We compared the boundaries of the diagonal blocks detected from the states predicted by Phylo-HMRF with TADs boundaries called using Arrowhead and DI, respectively. For each boundary of every identified diagonal block, we calculated the distance between the block boundary and the nearest TAD boundary. We then computed the percentages of the diagonal blocks whose distance to the nearest TAD boundaries fall in different distance ranges. Since the Hi-C contact frequency was measured at a resolution of 50Kb in this study, the boundaries of the diagonal blocks detected from the estimated states are all at 50Kb resolution. The distance between a diagonal block boundary and a nearest TAD boundary is calculated in increments of 50Kb (one genome bin) accordingly. We also estimated the empirical distributions of the distances between boundaries of a possible diagonal block and a nearest TAD by randomly shuffling the identified diagonal blocks (Supplementary Methods).
We observed that the distance between the boundaries of the identified diagonal blocks and the nearest TADs are significantly more enriched in the distance intervals that represent relatively small distances (e.g., [0,50Kb] and (50Kb,100Kb]) than expected (Fig. 4C). Specifically, 55.60% of the identified diagonal block boundaries are matched by an Arrowhead TAD boundary with the distance less than 2 bins, which is significantly higher than the corresponding expected percentage 36.08% observed from the empirical distribution (empirical p-value<2e-03). Similarly, the percentages of the identified diagonal block boundaries that are matched by a DI TAD boundary within 1 bin or 2 bins are significantly higher than the expected percentages (empirical p-value<1e-03). In contrast, the percentage of the diagonal block boundaries with distance to a nearest TAD boundary larger than 4 bins are significantly smaller than expected (empirical p-value<1e-03).
For example, we identified 34 blocks along the diagonal of the Hi-C map of synteny block 8 on chromosome 1 from the estimated Hi-C evolutionary states based on Phylo-HMRF. The identified blocks are all C-high states, which are shown with white borders in Fig. 4D. We observed that the block boundaries show high consistency with the TAD boundaries (Fig. 4D). Specifically, 70.77% of the block boundaries match an Arrowhead TAD boundary or a DI TAD boundary within 2 bins. The capability of Phylo-HMRF in detecting TAD boundaries without using a TAD calling algorithm implies that TADs are an important type of units of genome organization evolution. The result also reflects the accuracy of Phylo-HMRF in estimating Hi-C evolutionary patterns.

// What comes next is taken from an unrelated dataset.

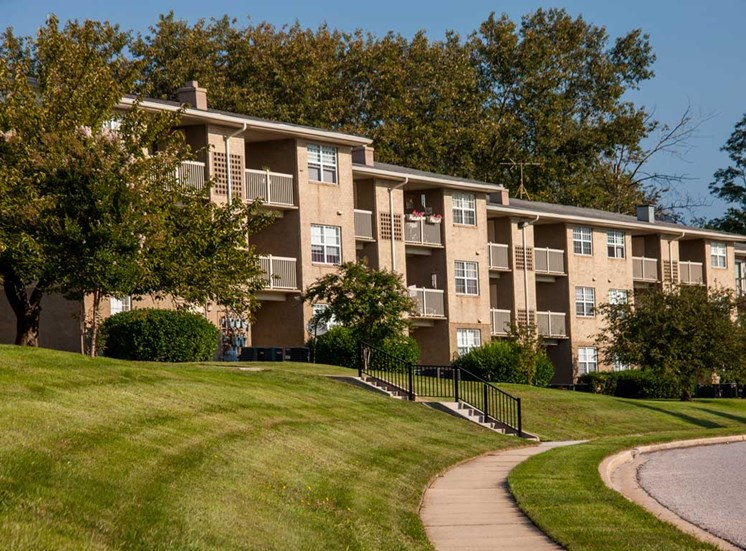 Renovated Apartment Homes Available at Kenilworth at Perring Park Apartments, Parkville, MD,21234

Furthermore, we observed C-mid and WC states in off-diagonal area of the Hi-C contact map, which potentially correspond to the long-range interactions between two TADs that are conserved across species. Five examples of the potentially conserved long-range TADs interactions are shown in Fig. 4D (highlighted in yellow borders).

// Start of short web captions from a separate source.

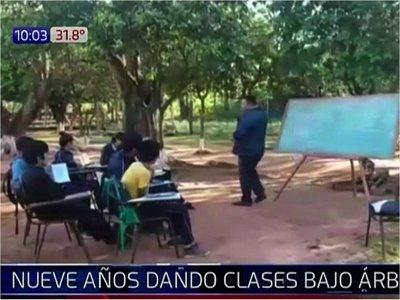 Hace 9 años dan clases bajo el árbol en San Pedro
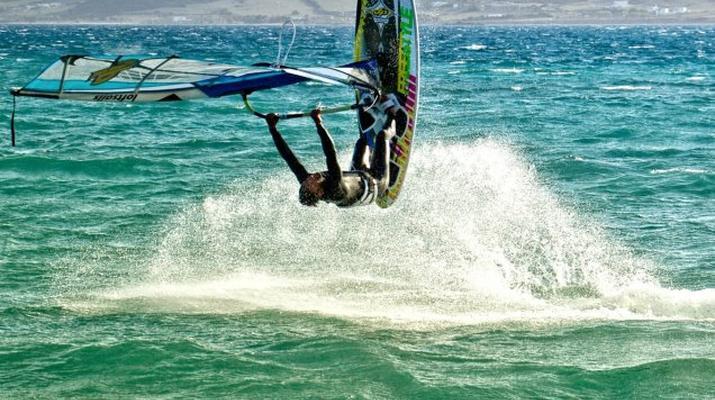 Kitesurfing-Paros-IKO Kitesurfing courses in Pounda, Paros-2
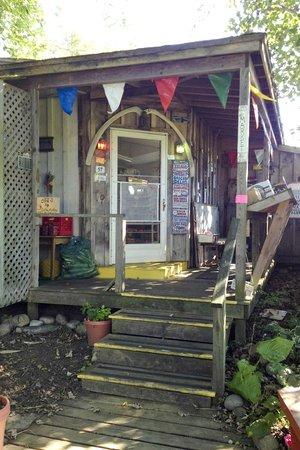Avalon, The Inn on Cuttyhunk Island: market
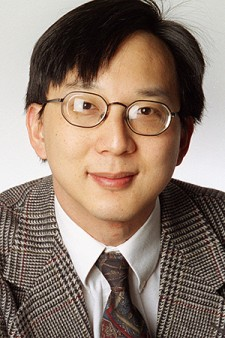 Photo of journalist Kenneth Chang.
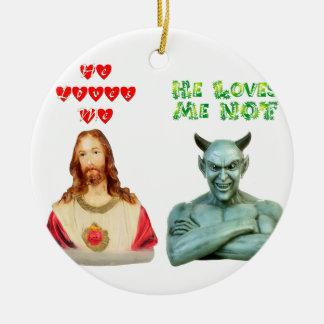 Jesús me ama… los amores satan yo no… adorno redondo de cerámica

Taken together, our results suggest that TADs are important 3D genome organization features in genome evolution in primate species. In addition, the evolutionary changes of intra-TAD interactions (i.e., local contacts) and inter-TAD interactions (i.e., long-range contacts) can be uncovered effectively by Phylo-HMRF.
Discussion
In this work, we developed Phylo-HMRF, a continuous-trait probabilistic model that provides a new framework to utilize spatial dependencies among genomic loci in 3D space to identify evolutionary patterns of Hi-C contacts across different species in a phylogeny. We applied Phylo-HMRF to analyze Hi-C data from the lymphoblastoid cells in four primate species (human, chimpanzee, bonobo, and gorilla). Phylo-HMRF is able to identify different genome-wide cross-species Hi-C contact patterns, including conserved and lineage-specific patterns in both local interactions and long-range interactions. The identified evolutionary patterns of 3D genome structure have strong correlation with other types of genomic structural and functional features such as TADs and DNA replication timing. From a methodology standpoint, Phylo-HMRF is a flexible framework that can also be applied to other types of multi-species continuous-trait features where there are 2D or 3D spatial dependencies for the features among the genomic loci. Overall, through a proof-of-principle application, we demonstrate that Phylo-HMRF is a promising new method to effectively uncover detailed evolutionary patterns of 3D genome organization based on Hi-C across multiple species.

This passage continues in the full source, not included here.